◆ ACTIONS TO TAKE
- A) In the Java classes tutorial, what is the name of a class's constructor method always the same as?
- B) From the Java classes tutorial, reproduce word for word the part that opens with the words containing "Our example today" and closes with "of those values.".

◆ QUOTED PASSAGE
· · · · ·
Today, we'll talk about the thing that makes an object-oriented programming (OOP) language object-oriented. And that's the notion of a class. We've been using them already, but without really talking about what they are. Essentially, a class is a template for a kind of object. For example, we've used the String class a number of times already. Every time we create a string, we're creating a new instance of the class String. (Instances are also called objects, which is where we get the name object-oriented programming.) Every instance of a String has one piece of data associated with it (an array of chars) and a number of methods (such as .length()) which are functions that can be run on that object. So every string gets its own version of the .length() method.
Up until this point, most of the classes we've created have been static classes, which only ever have one instance, and so they don't really feel like templates at all. But today, we'll create a non-static class and explore how to use it and what it's good for.
Our example today is going to have more than one file, so let's create a directory for all those files. If you're doing this as part of a homework assignment, remember to make the new directory readable and executable for everyone or your graders won't be able to get into it.
[ewennstr@silo java]$ mkdir BookStore
[ewennstr@silo java]$ chmod a+rx BookStore/
[ewennstr@silo java]$ cd BookStore
Suppose we're creating an app to work with an online bookstore. We'll want to have a special data type for the books that we sell. So we create a class called Book. Each book has an ISBN, a title, an author, and a price, so we make sure that every instance of the Book class will have member variables to store each of those values.
public class Book {
String isbn;
String title;
String author;
double price;
}
The first thing that should jump out at you is that this class has no main() method. This is because this isn't a program to be run; it's a framework for a kind of data object. This also means that you can't run it by itself, but then again, what would that even meant?
Note that ISBN's aren't always only numerical, and since they can start with 0, we don't want to treat them as integers or long integers. It's true that we don't really want high accuracy for price (we only care to the nearest cent), but integer dollar amounts aren't enough, so for the time being, let's go with a double. We'll do something better later on.
Now when you create a new instance of a class by using the new command, what happens is that the class's constructor method is called. A number of things happen behind the scenes (like allocating memory), but what the constructor does is something we (the ones creating the class) control. The name of the constructor method is always exactly the same as the name of the class, which can be confusing, but you should get used to it because almost all OOP languages do it this same way. Let's take a look at one way we could write a constructor for our Book class:
public class Book {
String isbn;
String title;
String author;
double price;
public Book(String i, String t, String a, double p) {
this.isbn = i;
this.title = t;
this.author = a;
this.price = p;
}
}
If your instinct was to write public void Book(...), then your instincts are good, but they're wrong in this case. The constructor doesn't have any output, but since constructors in Java never have any output, we don't specify this by putting void in the declaration. Confusing, I know, but that's the way it is in Java.
· · · · ·
◆ DATA ROWS
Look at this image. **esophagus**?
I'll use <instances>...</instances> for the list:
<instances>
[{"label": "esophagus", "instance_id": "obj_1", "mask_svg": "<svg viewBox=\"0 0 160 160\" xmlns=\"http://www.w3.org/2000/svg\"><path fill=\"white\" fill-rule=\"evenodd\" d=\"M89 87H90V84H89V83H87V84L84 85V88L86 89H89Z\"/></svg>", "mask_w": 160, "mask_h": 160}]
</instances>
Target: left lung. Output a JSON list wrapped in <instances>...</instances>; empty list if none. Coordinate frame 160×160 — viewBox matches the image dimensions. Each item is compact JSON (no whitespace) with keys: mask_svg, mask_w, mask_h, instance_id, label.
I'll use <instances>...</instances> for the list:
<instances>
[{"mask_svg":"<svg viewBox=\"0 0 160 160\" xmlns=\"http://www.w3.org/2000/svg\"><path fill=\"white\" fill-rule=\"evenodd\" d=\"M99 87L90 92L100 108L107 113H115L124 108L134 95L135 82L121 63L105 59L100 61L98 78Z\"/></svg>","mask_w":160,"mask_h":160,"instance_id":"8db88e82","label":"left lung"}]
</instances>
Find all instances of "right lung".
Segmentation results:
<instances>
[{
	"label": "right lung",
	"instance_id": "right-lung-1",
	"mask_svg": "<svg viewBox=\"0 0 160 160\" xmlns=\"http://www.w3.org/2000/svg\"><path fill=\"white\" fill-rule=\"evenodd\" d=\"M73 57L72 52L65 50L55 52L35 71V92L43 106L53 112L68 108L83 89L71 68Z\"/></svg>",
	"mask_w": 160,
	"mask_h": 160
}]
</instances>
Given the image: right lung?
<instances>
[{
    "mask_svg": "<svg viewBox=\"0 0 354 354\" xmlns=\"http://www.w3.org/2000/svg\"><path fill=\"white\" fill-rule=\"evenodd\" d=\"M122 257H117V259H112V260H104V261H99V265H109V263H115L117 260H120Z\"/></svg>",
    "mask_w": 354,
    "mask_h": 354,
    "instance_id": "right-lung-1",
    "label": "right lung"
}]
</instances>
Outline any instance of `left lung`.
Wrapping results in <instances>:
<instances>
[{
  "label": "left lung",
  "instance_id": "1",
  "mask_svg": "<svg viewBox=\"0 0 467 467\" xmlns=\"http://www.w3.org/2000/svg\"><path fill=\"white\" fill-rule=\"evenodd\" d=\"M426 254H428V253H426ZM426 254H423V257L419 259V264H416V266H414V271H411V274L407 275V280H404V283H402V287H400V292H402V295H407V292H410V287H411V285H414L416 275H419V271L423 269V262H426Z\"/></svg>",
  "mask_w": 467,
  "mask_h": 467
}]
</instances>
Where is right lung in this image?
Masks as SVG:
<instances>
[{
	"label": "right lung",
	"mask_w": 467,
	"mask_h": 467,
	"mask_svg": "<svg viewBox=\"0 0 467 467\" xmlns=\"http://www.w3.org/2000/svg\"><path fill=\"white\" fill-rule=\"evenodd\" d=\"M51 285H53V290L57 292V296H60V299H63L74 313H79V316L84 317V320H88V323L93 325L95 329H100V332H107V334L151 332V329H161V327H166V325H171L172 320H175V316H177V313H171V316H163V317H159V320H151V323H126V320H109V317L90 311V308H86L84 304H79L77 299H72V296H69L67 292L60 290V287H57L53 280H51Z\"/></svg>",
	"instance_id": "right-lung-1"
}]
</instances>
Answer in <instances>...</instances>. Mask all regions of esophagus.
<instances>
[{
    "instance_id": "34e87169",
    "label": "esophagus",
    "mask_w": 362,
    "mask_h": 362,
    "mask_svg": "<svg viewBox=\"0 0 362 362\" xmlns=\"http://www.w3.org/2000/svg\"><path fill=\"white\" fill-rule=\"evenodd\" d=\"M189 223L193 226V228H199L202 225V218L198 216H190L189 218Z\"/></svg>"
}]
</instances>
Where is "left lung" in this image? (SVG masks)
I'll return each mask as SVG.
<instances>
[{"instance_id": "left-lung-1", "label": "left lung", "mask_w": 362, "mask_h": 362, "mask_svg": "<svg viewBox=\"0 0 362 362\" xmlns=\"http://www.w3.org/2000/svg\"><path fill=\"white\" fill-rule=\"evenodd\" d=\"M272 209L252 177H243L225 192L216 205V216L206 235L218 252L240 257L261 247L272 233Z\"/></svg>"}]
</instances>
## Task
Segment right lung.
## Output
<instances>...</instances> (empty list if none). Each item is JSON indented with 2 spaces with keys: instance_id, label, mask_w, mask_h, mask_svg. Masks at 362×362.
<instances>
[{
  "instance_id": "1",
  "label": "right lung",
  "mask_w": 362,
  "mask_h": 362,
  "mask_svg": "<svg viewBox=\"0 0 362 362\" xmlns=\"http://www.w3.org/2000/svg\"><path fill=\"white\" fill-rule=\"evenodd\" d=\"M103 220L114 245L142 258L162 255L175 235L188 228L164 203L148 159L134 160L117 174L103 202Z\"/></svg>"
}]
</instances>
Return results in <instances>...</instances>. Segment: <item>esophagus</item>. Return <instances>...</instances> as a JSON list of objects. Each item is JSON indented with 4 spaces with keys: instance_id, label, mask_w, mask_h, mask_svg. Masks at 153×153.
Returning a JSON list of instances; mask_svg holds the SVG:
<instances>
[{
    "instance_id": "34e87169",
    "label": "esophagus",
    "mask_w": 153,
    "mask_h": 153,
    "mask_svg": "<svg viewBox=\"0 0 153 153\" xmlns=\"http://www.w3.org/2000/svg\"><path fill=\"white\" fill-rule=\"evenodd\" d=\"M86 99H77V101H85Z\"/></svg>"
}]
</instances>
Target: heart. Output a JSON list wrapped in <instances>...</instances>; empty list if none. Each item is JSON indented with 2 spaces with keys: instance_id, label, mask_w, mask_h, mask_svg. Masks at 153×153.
· · · · ·
◆ WORKED SOLUTIONS
- A) The constructor's name is always exactly the same as the name of the class.

- B)
Our example today is going to have more than one file, so let's create a directory for all those files. If you're doing this as part of a homework assignment, remember to make the new directory readable and executable for everyone or your graders won't be able to get into it.
[ewennstr@silo java]$ mkdir BookStore
[ewennstr@silo java]$ chmod a+rx BookStore/
[ewennstr@silo java]$ cd BookStore
Suppose we're creating an app to work with an online bookstore. We'll want to have a special data type for the books that we sell. So we create a class called Book. Each book has an ISBN, a title, an author, and a price, so we make sure that every instance of the Book class will have member variables to store each of those values.